During 2007, the company took actions to shift its portfolio toward key growth markets, including Asia, aerospace, distribution, energy and heavy industries. Examples include:
- Capacity expansions over the past two years in China, India, Romania and the United States to meet growing demand for large-bore and aerospace bearings.
- Acquisition of The Purdy Corp. for $200 million, expanding the company's range of gearbox manufacturing and repair to serve the aerospace industry.
- Establishment of a joint venture in China to manufacture ultra-large-bore bearings for the growing Chinese wind energy market.
- Closure of steel tube manufacturing operations in Desford, England.
- Continued progress on restructuring initiatives within the company's bearing operations, including closure of its manufacturing facility in Clinton, S.C.
During the year, Timken commissioned a new induction heat-treat line focused on steel products for the energy and industrial sectors and began building a $60 million expansion for special small-bar steel capabilities that will give the company one of the broadest ranges of super-clean alloy steel bars in North America.
The company also realigned operations under two major business groups, the Bearings and Power Transmission Group and the Steel Group, to improve execution and accelerate profitable growth.
Finally, Timken completed its first major U.S. implementation of Project O.N.E., a program designed to improve enterprise-wide business processes and systems. Over the next year, the company will complete the next phase of the rollout, covering most of its remaining operations.
Financial Position—The company’s total debt was $723.2 million as of Dec. 31, 2007, or 26.9% of capital. Net debt at Dec. 31, 2007, was $693.0 million, or 26.1% of capital, compared to $496.8 million, or 25.2%, as of Dec. 31, 2006. According to Timken, the increase in net debt was due primarily to the Purdy aerospace acquisition in the fourth quarter of 2007, higher working capital requirements driven by strong demand, and increased capital expenditures in support of growth initiatives.

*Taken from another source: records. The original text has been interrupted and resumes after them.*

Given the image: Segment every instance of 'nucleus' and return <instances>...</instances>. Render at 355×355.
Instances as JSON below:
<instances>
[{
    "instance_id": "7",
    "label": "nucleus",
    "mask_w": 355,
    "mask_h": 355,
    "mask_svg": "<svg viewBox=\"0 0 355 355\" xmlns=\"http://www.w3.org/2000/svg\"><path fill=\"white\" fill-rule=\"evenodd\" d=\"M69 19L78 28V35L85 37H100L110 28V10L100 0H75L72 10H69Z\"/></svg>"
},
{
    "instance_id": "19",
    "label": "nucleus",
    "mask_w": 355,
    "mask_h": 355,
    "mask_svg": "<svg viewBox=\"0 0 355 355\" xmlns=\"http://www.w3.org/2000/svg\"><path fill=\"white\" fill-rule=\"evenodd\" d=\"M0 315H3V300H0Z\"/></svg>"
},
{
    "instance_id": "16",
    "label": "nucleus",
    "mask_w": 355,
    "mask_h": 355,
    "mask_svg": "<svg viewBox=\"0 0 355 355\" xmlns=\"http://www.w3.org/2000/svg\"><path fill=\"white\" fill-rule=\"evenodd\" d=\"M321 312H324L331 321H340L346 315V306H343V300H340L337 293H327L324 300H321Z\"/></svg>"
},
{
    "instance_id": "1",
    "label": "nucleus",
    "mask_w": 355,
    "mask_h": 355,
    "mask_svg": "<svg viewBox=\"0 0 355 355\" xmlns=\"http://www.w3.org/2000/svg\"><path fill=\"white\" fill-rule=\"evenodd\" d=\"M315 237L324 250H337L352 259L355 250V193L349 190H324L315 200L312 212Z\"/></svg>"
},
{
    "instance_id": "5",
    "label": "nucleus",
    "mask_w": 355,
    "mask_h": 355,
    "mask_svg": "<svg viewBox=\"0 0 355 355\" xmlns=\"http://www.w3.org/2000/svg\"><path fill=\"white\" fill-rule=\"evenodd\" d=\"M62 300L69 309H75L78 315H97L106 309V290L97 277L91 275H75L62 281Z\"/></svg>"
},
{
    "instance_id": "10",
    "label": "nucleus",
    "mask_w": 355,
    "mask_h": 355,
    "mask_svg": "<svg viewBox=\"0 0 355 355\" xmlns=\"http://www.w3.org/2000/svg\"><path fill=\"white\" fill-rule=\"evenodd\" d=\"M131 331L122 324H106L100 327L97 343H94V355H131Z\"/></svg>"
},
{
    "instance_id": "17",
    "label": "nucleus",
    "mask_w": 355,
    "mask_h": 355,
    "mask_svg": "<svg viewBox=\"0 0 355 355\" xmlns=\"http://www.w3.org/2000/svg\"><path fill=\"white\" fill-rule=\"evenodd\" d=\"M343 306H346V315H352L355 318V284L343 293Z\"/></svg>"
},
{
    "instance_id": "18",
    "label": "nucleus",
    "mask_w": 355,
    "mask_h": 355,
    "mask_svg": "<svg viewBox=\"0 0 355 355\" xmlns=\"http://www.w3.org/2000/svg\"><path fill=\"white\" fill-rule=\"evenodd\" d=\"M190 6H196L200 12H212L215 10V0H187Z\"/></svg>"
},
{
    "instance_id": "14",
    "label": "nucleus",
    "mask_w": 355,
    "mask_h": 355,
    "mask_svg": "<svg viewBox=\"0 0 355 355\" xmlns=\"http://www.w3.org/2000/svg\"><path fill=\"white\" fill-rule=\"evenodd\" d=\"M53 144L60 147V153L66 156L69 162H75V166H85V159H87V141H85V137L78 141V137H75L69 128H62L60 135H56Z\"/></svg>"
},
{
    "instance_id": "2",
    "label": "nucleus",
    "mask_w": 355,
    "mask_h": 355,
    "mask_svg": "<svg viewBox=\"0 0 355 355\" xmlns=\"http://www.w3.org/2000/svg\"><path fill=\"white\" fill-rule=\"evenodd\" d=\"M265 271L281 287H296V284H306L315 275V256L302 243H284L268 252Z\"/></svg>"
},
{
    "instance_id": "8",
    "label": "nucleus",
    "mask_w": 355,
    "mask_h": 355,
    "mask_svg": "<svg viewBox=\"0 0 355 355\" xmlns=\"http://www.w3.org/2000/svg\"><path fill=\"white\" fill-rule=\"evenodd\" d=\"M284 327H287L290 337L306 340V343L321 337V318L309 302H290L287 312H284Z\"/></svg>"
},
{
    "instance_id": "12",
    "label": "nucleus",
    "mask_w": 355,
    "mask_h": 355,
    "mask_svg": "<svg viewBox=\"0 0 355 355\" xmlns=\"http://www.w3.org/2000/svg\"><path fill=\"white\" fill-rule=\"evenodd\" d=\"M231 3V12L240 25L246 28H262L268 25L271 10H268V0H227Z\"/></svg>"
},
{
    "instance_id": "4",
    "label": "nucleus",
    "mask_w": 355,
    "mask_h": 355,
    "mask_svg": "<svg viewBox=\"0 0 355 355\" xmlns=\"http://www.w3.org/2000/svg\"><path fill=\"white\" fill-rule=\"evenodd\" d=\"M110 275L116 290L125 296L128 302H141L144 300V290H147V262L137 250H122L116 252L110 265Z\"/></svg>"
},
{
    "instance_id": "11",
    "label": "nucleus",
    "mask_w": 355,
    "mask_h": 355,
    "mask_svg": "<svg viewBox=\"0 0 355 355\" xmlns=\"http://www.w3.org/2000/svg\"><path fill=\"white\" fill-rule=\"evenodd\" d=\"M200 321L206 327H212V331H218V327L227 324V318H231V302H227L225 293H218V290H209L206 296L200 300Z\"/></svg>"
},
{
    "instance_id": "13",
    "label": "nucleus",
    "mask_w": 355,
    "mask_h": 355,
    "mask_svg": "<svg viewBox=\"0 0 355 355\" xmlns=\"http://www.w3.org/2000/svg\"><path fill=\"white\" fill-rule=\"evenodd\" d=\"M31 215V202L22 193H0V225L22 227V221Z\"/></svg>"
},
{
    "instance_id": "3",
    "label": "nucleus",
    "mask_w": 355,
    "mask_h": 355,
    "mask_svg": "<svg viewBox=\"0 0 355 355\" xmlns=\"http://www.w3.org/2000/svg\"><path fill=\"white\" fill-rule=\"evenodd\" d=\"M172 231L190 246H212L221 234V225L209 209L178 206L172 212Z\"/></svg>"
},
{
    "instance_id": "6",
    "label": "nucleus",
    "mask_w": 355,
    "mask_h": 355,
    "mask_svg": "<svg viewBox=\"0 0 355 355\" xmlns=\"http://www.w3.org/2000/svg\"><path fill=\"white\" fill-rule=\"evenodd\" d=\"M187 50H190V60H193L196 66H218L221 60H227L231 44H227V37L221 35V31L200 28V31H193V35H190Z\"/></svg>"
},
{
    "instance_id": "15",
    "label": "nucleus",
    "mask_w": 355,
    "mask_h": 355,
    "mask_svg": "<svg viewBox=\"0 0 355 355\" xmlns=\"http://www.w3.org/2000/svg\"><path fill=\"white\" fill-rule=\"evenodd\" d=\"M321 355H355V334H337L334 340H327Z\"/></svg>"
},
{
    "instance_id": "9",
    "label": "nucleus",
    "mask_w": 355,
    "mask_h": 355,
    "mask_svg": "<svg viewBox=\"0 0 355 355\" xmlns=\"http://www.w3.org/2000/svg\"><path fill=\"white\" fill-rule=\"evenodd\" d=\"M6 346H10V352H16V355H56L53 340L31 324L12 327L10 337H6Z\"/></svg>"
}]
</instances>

In the fourth quarter of 2007 the company implemented a change to its management structure and now operates under two major business groups, the Steel Group and the Bearings and Power Transmission Group, which includes three segments – Mobile Industries, Process Industries, and Aerospace & Defense. Beginning with the first quarter of 2008, the company will report its financial results under the new structure and reclassify its prior-period segmentation accordingly. Financial reporting under the previous segmentation (Industrial, Automotive and Steel) was used throughout the fourth quarter of 2007.
Outlook—The company said it expects earnings per diluted share for 2008, excluding special items, to be $2.75 to $2.95 for the year and $0.70 to $0.80 for the first quarter, compared to $2.40 and $0.66, respectively, for the comparable periods in 2007. Global industrial demand is expected to remain strong in 2008 as additional capacity comes online in key growth markets. The company also said it will continue to pursue pricing, portfolio management, and better execution to improve operating results.
Timken provides innovative friction management and power transmission products and services. Timken’s approximately 25,000 employees generated sales of $5.2 billion in 2007 from its operations in 26 countries.